The number of trucks on South Africa’s roads has climbed 48% as Transnet’s ability to ferry goods has evaporated. But with the country now relying more than ever on road freight, an escalation in violence, especially xenophobic violence, should worry everyone

Peter Southwood, who runs haulage businesses Southtrans and Tip-Trans, had been badly rattled by a violent attack on his trucks the night before he sat down to talk to the FM.

“Last night, I had a truck that was [stoned] and the damage is around R100,000,” he says. “I saw on the [truck’s] cameras, the police just stood by doing nothing. I don’t know whether they’re not allowed to do anything, or don’t want to do anything.”

Southwood’s businesses aren’t a piffling operation either. He’s been in business for 35 years, with customers that include global giants such as PepsiCo. In all, his trucks haul more than 1,000t of commodities a day.

The bad news is the attack wasn’t a freak incident. “Co-ordinated or targeted attacks against road freight vehicles [increased] from 6,500 incidents in 2009 to 21,000 incidents in 2023,” Road Freight Association (RFA) CEO Gavin Kelly tells the FM. 

It makes the industry an easy target for criminals, as greater numbers of trucks take to our roads to mitigate the country’s logistics snarl-up, caused by an inept and inert Transnet.

The slow implosion of South African industry, circa 2023, is a tale with Transnet at the centre. It used to be that Transnet Freight Rail was the go-to for companies, particularly mines, to carry cargo around the country and to ports.

But thanks to rampant mismanagement and an ineffective response to protecting its rail lines from thieves, freight volumes have plunged.

In 2017 it carried 219Mt. This had fallen by a third  149Mt last year. A decade ago, it carried 210Mt. And, even when it does work, the service is patchy and unreliable: last year, the general freight which Transnet carried arrived, on average, more than seven hours later than expected.

By the Minerals Council’s estimate, this means R30bn in lost coal export revenue just last year. Former Transnet CEO Portia Derby, who quit last month, had a thousand excuses,  but experts weren’t buying any of it.

Image items on named regions:

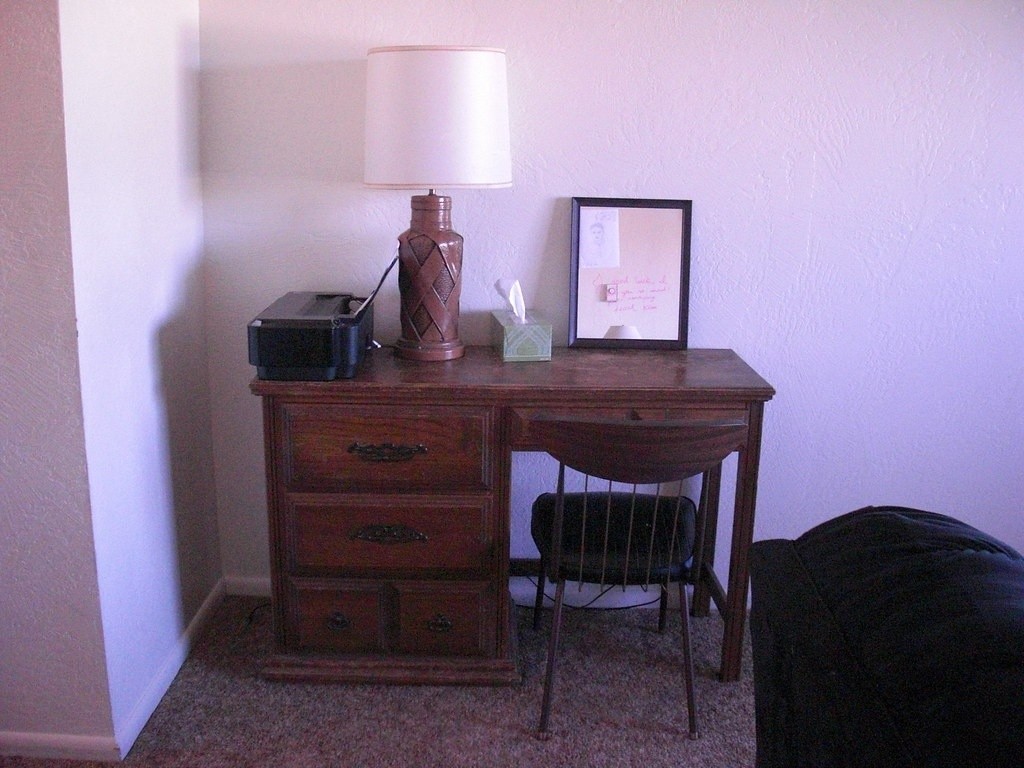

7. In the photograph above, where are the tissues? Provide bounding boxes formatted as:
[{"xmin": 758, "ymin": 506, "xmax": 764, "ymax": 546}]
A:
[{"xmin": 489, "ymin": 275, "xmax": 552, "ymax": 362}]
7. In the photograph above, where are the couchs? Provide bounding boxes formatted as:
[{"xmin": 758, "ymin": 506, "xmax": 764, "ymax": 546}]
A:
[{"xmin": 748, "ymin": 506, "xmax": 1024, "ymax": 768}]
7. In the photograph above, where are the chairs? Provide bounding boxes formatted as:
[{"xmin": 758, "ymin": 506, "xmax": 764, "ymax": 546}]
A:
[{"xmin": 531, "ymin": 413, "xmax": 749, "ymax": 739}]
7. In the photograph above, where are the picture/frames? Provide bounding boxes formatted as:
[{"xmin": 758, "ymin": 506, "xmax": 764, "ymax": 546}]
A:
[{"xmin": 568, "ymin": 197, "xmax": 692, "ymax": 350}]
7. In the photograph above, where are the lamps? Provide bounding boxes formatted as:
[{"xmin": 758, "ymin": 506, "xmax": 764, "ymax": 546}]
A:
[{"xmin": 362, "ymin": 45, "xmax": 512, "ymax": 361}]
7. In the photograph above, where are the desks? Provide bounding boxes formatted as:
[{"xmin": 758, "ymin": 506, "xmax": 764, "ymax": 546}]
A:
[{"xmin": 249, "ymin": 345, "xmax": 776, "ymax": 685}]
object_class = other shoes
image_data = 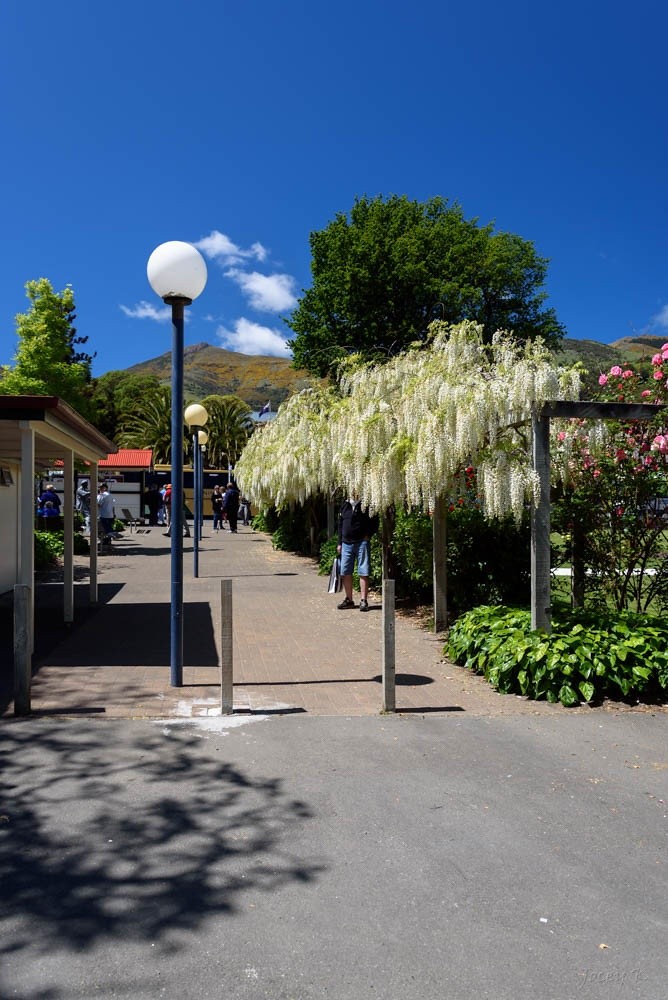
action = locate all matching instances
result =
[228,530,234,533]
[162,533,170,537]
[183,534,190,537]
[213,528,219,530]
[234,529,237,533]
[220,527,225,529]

**Exercise tasks:**
1 – Write out the road freight article word for word, from "The bad news" to "tells the FM.".
2 – According to the road freight article, how many attacks on road freight vehicles were recorded in 2023?

**Exercise solutions:**
1 –
The bad news is the attack wasn’t a freak incident. “Co-ordinated or targeted attacks against road freight vehicles [increased] from 6,500 incidents in 2009 to 21,000 incidents in 2023,” Road Freight Association (RFA) CEO Gavin Kelly tells the FM.

2 – 21,000 incidents.